Are you using your own Apple or Android smartphone or tablet for work? Industry researchers at IDG estimate that 84% of companies already allow this in one form or another.
The benefits of this trend, called bring your own device or BYOD, include anytime/anywhere access, higher productivity for mobile workers and more job satisfaction because people get to use the personal technology they know and prefer. Yet few understand the security risks mobile devices present to employers and their own identity.
Research shows that only one in three Americans realize they can get malware—malicious software designed to steal login credentials or other personal information—on their mobile phones. Yet hackers are increasingly focused on mobile malware, which skyrocketed in the first half of 2012 with more than 10,500 new strains of mobile detected compared to less than 1,000 in all of 2011, according to antivirus maker McAfee.
Here are seven security tips every mobile worker should know.
1. Password protect your phone, and consider getting a remote phone tracking and data wiping service. Lost mobile phones, laptops and USB flash drives can lead to your online identity being compromised and are a frequent cause of data breaches.

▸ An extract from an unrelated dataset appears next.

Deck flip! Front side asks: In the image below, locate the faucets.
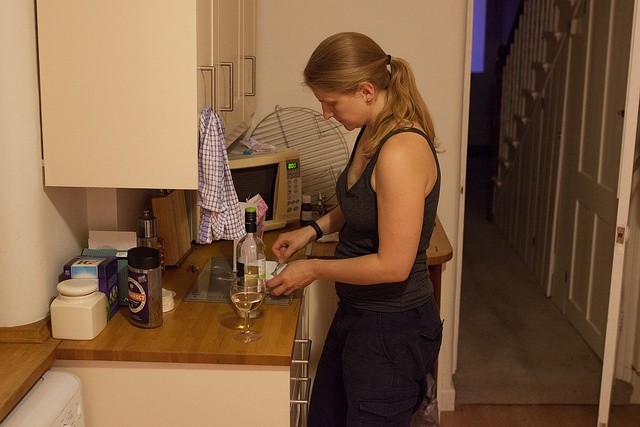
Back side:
[317,191,326,214]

2. Don’t click on suspicious links. Mobile devices, like PCs or Macs, can be infected with malware. Hackers rely on “phishing” e-mails to infect mobile phones with malware.
3. Only install apps from reputable sites and developers. If a mobile app sounds too good to be true, it might be because it’s carrying a malware “payload.” While Apple checks apps it makes available online, Google does not do this for Android devices. Consider antivirus software, especially for Android devices, to help protect you from malware.
4. Keep your phone updated with the latest firmware, as device makers are constantly improving the security of their operating systems (OS) and correcting possible vulnerabilities.
5. Do not “jailbreak” your Apple device or “root” your Android phone, actions that remove limitations on the OS. Doing so will open up the door to malware and should be avoided.
6. Where possible, use mobile devices to help verify your identity online or at work. For example, online service providers from banks to email providers are starting to use text messaging to send one-time passwords (OTPs) to help verify your identity when you access an online account, confirm transactions or make changes to your profile. Another option is a Mobile OTP app you can use to generate passwords right in your phone. OTP presents a significantly greater challenge to a hacker, because they must not only steal your password, they must try to compromise your mobile phone too.
7. Recommend that your employer capitalize on the BYOD trend and use mobile devices to enhance their IT security. They could use an OTP app, or even use security options inside phone SIM cards to store a verified identity credential that can digitally sign and prove your identity online. The United States Department of Defense is working on this approach using the federal government’s smart card-based Personal Identity Verification (PIV) ID credentials. Eventually this same capability could be made available in driver’s licenses or other government issued IDs.
Enjoy using your mobile device online but remember you have a responsibility for knowing how to stay safe when you do, like with your PC. Just being aware that there are security risks will help, but security is less mature on mobile phones than on PCs, so you have to be even more vigilant. And look for ways to add mobile security features to your phone for use at work or from your bank, ecommerce and other online service providers. A good place to start is in the security section of their website help pages.